#### [How to complete this task]
Format the items from the line with "kitchen items" to the line with "2023 Jeep Gladiator Overland", both included, as a JSON list of strings, one string per line and no blank lines.

#### [Exercise input]
════════════════

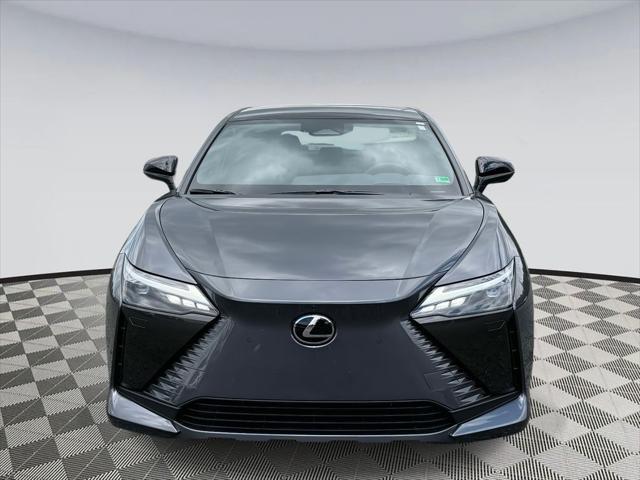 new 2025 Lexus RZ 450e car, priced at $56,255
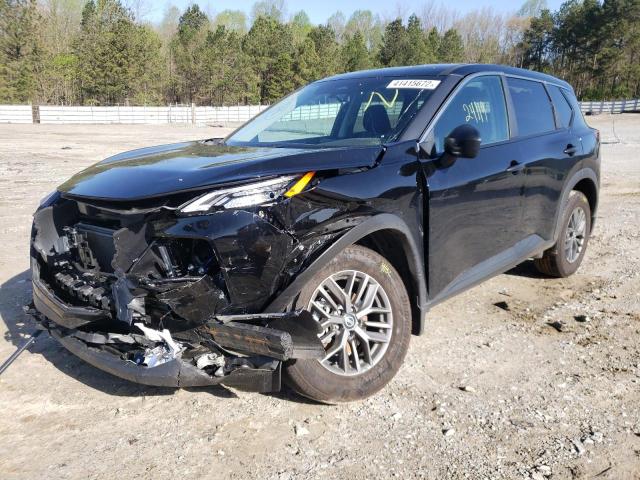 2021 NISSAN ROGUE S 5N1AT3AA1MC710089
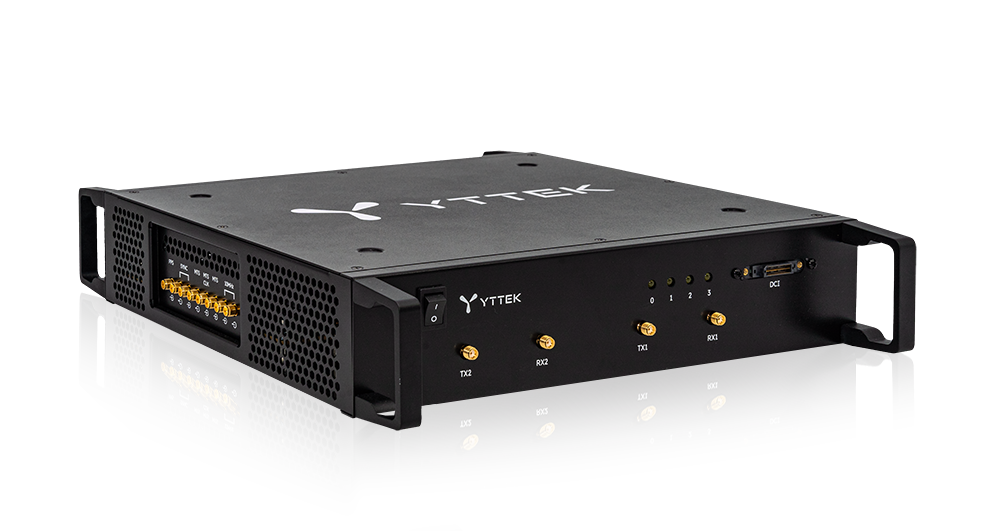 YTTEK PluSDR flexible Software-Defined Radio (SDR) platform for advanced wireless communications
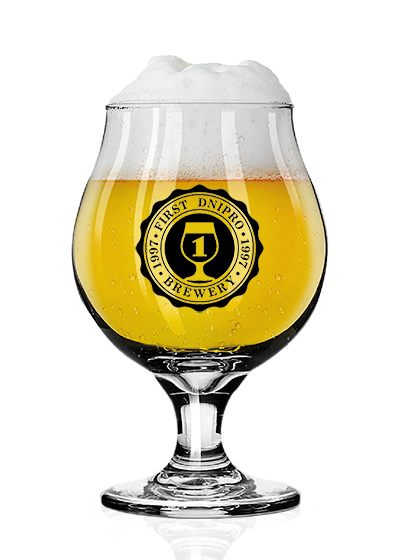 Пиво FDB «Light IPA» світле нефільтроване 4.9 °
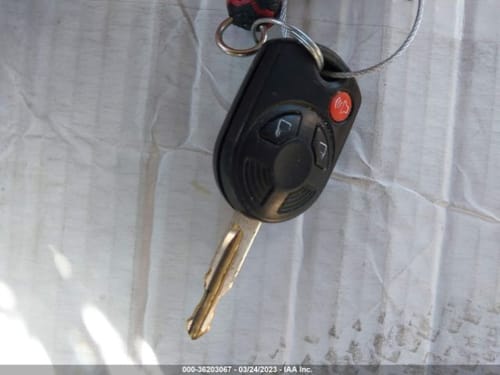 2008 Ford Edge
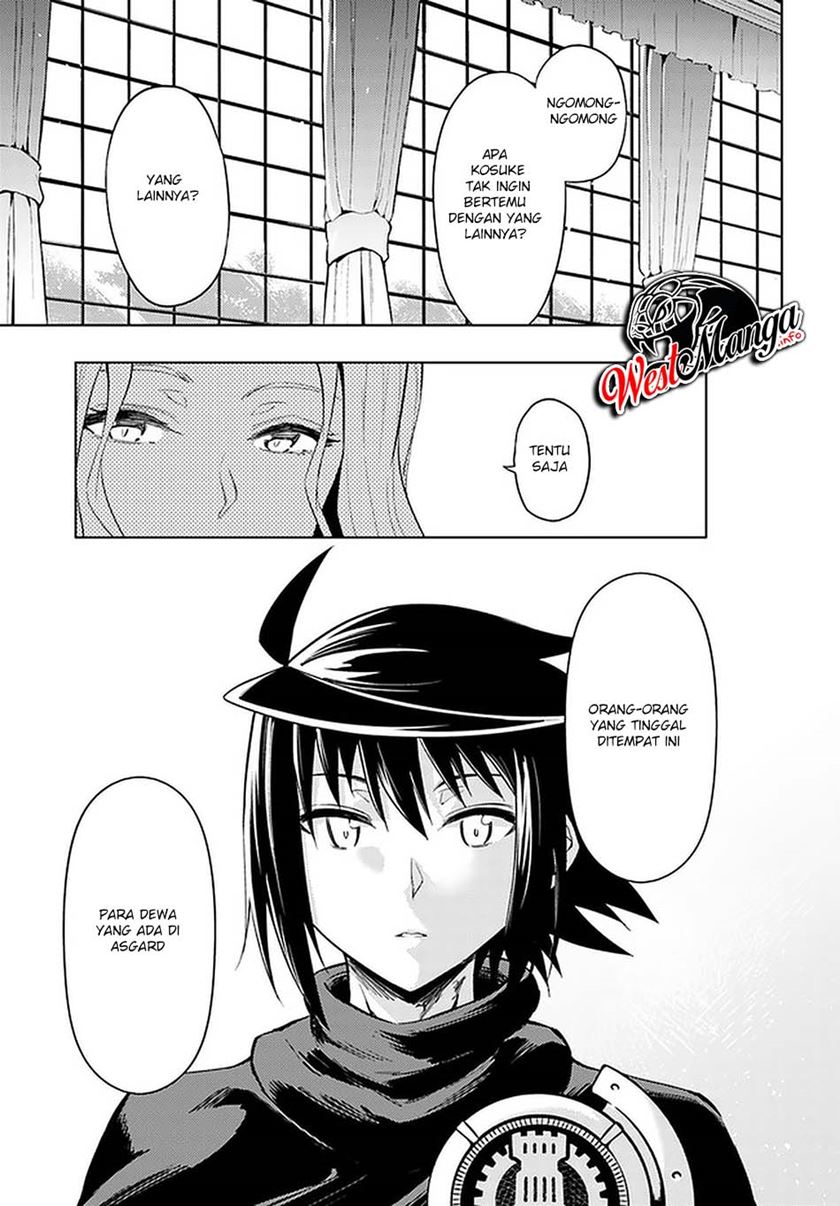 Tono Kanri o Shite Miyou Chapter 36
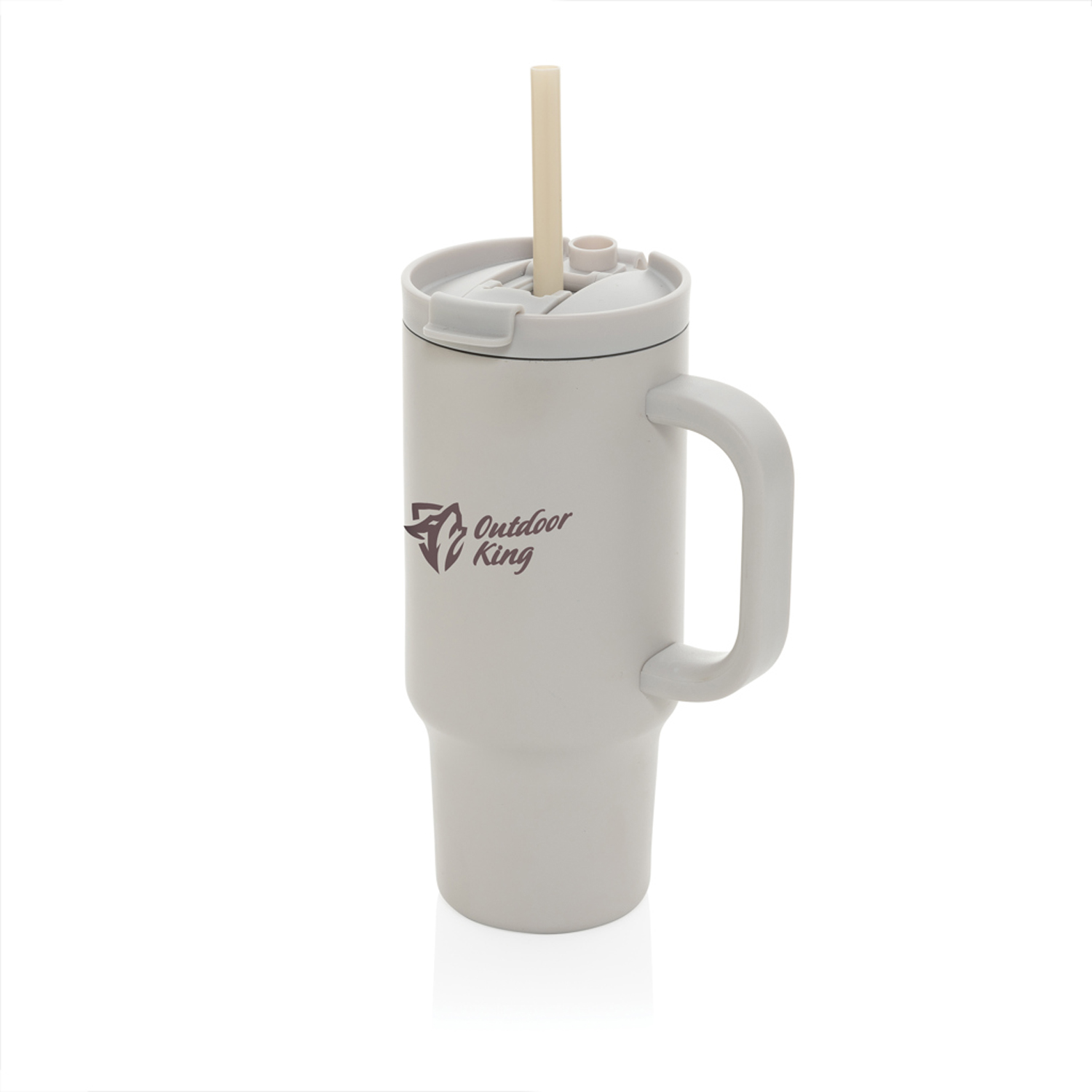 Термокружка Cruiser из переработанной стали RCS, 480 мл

════════════════

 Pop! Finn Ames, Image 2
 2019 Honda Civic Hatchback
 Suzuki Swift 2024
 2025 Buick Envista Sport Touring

════════════════

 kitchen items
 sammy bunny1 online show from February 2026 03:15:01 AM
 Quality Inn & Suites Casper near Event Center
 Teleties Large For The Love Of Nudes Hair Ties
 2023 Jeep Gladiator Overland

════════════════

#### [Task solution]
[
  " kitchen items",
  " sammy bunny1 online show from February 2026 03:15:01 AM",
  " Quality Inn & Suites Casper near Event Center",
  " Teleties Large For The Love Of Nudes Hair Ties",
  " 2023 Jeep Gladiator Overland"
]